● **Passage provided**:
--*--

Rossami(talk) 07:42, 4 April 2016 (UTC)reply
The above discussion is preserved as an archive of the debate. Please do not modify it. Subsequent comments should be made on the appropriate discussion page.
Northern Chinese
The following is an archived discussion concerning one or more redirects. Please do not modify it. Subsequent comments should be made on an appropriate discussion page (such as the redirect's
talk page or in a
deletion review). No further edits should be made to this section.
Comment@
Prisencolin: can you fill out these RFDs properly? Both your nominations are missing the target information. --
70.51.46.39 (
talk) 05:27, 1 April 2016 (UTC)reply
I don't have any particular target in mind, so I just left it blank. I'm not sure there's some other way of doing this?--
Prisencolin (
talk) 06:00, 1 April 2016 (UTC)reply
It doesn't matter what target you have in mind, it only matters what target it had before you touched it, per the instructions --
70.51.46.39 (
talk) 06:07, 1 April 2016 (UTC)reply
Disambiguate the linguistics people seem to think all terms only mean the linguistics meanings, without any other meaning (as can be seen elsewhere, where there are cultural and ethnic meanings). This could refer to the language, culture, people or adjectivally to the region --
70.51.46.39 (
talk) 05:29, 1 April 2016 (UTC)reply
Keep "Northern Chinese" is a reasonably common synonym for Mandarin. —
kwami (
talk) 01:29, 2 April 2016 (UTC)reply
That is not the only meaning. This mess is created by considering only linguistics, instead of considering all uses --
70.51.46.39 (
talk) 05:19, 2 April 2016 (UTC)reply
Disambiguate the language and the people, at least. The "standard" way we manage that for e.g. the Elbonians is to have
Elbonian language and
Elbonian people as topics, and
Elbonian as a DAB between them (and other things if necessary). (In many other languages this wouldn't be necessary because a grammatical marker would indicate which.)

--*--

● **Provided information**:
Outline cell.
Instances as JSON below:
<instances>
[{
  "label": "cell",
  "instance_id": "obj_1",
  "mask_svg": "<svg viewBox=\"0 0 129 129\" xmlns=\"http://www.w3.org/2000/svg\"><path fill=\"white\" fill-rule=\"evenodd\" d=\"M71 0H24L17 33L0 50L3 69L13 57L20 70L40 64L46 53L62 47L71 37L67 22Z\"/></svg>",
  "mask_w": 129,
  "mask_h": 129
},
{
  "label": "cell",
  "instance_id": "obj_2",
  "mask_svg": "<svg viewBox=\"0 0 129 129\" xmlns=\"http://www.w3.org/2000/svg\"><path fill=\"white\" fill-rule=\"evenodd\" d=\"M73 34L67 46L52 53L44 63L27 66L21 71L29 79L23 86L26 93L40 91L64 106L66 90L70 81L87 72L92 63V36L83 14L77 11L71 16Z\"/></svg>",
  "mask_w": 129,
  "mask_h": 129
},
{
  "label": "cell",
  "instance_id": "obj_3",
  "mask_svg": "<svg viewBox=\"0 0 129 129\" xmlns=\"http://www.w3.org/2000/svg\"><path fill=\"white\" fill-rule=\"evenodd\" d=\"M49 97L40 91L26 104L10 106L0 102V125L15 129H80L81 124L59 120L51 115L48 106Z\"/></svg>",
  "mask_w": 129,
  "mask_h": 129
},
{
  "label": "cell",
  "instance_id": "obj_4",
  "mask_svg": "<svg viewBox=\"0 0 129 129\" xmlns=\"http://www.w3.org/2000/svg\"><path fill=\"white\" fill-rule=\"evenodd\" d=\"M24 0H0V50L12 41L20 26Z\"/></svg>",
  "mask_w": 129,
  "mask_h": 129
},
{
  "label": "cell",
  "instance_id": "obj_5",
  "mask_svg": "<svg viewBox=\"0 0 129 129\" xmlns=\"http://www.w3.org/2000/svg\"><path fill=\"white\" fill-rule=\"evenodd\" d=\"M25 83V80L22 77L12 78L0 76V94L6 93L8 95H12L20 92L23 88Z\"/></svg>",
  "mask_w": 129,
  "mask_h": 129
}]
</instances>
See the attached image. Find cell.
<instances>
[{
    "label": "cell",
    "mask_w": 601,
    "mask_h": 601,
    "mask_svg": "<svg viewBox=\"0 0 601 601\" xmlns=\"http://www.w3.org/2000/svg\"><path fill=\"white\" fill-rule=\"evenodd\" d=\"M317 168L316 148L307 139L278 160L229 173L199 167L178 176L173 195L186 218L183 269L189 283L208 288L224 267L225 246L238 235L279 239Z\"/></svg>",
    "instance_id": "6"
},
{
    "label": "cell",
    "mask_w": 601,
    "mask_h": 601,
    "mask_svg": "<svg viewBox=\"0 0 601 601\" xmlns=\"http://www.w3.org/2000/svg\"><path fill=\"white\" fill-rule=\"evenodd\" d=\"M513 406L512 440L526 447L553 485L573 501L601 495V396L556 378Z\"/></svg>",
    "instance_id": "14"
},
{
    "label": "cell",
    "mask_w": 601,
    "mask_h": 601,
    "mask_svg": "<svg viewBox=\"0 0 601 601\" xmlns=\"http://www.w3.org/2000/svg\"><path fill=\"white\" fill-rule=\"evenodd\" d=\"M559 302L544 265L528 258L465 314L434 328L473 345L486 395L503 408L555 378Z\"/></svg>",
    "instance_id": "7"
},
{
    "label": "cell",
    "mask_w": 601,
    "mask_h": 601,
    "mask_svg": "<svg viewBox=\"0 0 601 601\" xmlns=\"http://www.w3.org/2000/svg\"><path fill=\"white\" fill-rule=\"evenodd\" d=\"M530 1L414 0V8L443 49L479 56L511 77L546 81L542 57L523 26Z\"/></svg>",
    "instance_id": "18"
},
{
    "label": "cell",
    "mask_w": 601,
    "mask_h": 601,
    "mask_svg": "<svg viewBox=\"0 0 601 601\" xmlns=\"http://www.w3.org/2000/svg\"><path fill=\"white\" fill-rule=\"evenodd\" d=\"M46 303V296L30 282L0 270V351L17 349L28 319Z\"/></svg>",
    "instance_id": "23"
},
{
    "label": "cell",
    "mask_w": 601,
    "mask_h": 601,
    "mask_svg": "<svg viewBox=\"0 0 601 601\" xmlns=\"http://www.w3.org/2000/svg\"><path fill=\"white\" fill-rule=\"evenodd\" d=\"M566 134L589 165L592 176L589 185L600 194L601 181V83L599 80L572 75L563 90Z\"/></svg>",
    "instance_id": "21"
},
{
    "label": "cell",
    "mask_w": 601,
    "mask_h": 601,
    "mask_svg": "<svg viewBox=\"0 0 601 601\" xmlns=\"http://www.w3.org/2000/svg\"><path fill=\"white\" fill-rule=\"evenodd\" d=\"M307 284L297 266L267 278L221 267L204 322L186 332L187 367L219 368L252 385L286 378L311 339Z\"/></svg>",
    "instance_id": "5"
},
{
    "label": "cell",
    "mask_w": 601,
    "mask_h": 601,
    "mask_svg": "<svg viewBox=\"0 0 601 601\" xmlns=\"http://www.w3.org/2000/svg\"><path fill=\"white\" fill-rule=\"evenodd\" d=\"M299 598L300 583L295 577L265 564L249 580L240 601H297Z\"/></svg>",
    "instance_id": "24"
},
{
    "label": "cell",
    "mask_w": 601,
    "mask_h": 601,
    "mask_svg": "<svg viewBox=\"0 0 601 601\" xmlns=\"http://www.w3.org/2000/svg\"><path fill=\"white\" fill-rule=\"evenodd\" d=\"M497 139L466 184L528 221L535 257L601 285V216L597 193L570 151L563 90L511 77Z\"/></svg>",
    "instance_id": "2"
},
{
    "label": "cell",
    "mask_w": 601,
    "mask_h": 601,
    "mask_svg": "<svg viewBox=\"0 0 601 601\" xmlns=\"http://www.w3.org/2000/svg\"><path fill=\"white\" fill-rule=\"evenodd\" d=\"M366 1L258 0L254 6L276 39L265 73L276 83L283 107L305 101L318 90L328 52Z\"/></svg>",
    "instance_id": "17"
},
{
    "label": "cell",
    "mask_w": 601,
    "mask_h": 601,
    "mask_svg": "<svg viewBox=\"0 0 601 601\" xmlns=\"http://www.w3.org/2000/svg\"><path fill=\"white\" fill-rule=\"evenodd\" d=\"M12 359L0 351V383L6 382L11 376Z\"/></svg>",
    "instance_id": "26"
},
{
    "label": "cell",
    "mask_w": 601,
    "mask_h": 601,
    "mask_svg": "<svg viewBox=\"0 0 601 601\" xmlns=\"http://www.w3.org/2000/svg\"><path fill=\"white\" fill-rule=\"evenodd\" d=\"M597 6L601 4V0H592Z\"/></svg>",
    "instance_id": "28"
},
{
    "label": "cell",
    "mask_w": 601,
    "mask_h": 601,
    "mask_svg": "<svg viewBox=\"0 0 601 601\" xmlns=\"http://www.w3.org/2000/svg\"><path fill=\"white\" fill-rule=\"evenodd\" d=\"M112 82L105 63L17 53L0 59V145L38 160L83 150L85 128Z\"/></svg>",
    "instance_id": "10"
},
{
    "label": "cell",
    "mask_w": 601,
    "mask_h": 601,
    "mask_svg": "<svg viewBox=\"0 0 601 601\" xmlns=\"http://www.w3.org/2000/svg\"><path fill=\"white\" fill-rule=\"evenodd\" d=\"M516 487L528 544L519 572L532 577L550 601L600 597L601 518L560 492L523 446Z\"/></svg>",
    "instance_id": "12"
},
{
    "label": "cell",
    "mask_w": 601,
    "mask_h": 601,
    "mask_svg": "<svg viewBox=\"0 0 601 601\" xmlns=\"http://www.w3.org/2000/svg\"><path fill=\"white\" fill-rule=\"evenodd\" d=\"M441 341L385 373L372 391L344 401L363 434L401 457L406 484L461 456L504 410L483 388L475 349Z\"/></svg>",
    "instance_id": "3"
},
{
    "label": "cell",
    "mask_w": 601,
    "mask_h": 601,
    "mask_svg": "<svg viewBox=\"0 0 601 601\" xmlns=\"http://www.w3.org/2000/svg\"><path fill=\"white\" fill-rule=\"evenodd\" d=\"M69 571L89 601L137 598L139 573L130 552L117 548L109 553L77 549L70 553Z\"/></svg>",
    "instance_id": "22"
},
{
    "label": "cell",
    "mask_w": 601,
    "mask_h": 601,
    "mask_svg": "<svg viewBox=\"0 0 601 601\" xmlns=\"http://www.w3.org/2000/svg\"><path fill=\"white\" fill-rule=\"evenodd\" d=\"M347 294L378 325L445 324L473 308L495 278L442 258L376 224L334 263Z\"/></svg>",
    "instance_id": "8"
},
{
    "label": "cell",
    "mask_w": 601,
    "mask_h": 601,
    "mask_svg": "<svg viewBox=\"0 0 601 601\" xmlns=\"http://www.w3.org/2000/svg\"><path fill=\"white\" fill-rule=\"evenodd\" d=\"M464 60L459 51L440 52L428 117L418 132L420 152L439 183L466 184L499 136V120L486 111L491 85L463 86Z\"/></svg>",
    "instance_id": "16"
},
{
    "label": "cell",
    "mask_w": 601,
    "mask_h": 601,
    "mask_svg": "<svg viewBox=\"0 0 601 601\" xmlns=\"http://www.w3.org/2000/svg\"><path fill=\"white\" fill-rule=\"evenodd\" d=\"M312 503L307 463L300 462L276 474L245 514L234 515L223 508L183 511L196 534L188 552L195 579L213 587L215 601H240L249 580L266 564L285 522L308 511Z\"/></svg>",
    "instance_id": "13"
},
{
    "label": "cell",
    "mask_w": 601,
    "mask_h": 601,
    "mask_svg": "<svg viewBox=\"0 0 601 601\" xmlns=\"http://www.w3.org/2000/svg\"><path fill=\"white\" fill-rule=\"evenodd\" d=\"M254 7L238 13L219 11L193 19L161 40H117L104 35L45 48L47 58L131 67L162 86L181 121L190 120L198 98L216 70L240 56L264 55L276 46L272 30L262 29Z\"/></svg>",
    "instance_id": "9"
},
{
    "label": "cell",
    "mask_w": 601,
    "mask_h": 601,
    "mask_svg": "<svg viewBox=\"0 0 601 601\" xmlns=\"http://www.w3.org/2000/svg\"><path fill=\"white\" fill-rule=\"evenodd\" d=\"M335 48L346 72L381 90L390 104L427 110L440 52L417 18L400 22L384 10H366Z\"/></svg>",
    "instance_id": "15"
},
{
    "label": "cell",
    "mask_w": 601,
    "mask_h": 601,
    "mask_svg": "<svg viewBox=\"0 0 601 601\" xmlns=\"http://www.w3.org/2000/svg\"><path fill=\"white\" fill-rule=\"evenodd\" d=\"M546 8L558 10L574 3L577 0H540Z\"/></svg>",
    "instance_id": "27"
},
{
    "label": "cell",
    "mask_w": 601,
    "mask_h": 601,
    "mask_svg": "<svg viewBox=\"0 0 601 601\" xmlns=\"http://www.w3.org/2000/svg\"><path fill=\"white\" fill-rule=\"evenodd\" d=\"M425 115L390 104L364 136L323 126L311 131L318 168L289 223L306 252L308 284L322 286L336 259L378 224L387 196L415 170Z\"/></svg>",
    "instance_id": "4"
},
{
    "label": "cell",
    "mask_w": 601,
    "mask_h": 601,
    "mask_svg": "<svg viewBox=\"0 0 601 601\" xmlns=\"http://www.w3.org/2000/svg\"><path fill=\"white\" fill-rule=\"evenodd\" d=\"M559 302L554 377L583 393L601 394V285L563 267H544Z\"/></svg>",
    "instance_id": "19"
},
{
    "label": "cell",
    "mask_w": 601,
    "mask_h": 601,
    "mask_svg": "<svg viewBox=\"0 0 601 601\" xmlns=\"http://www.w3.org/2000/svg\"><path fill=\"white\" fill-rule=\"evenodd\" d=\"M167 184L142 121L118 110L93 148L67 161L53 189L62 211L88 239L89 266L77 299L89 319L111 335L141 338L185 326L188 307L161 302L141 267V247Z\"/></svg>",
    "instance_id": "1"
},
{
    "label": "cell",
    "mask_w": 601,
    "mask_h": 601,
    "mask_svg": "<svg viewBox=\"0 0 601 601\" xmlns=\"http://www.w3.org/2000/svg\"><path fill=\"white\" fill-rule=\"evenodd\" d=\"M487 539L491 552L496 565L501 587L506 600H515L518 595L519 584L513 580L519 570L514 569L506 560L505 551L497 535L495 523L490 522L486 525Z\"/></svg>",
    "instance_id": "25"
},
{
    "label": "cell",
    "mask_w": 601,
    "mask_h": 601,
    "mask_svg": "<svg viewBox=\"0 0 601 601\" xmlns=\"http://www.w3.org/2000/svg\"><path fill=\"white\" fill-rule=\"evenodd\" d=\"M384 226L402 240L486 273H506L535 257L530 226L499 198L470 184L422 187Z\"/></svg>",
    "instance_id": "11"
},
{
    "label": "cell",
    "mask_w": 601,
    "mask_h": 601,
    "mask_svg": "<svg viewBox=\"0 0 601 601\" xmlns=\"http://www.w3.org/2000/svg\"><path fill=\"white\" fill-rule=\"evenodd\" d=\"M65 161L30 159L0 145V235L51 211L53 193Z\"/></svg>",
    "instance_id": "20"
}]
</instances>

--*--

● **Directions**:
- A) Answer these questions from the Northern Chinese redirect discussion:
(i) What information were both of Prisencolin's nominations said to be missing?
(ii) According to kwami, what is "Northern Chinese" a reasonably common synonym for?
(iii) In the Elbonians example, what serves as a DAB between "Elbonian language" and "Elbonian people"?
- B) Carry the Northern Chinese redirect discussion forward from its last sentence.

● **Your written answers**:
- A)
(i) The target information.
(ii) Mandarin.
(iii) Elbonian.

- B)
We have Northern Chinese people ->
Northern and southern China, but neither
Northern Chinese language nor
Northern Chinese languages – that's no problem because we could either create them as redirects and DAB via that, if we wanted the sttruggle to continue, or just include this target directly in the DAB. For consistency, if these targets discuss only language aspects they would be better to follow convention and have "language" or "languages" in their titles, but my consensometer indicates that that is unlikely to happen.
Si Trew (
talk) 07:56, 2 April 2016 (UTC)reply
Disambiguate - The reasons given above are compelling. The language is not the same thing as the people, and neither are the same as the area per se (like the geographic nature of the various places within).
CoffeeWithMarkets (
talk) 12:29, 3 April 2016 (UTC)reply
The above discussion is preserved as an archive of the debate. Please do not modify it. Subsequent comments should be made on the appropriate discussion page.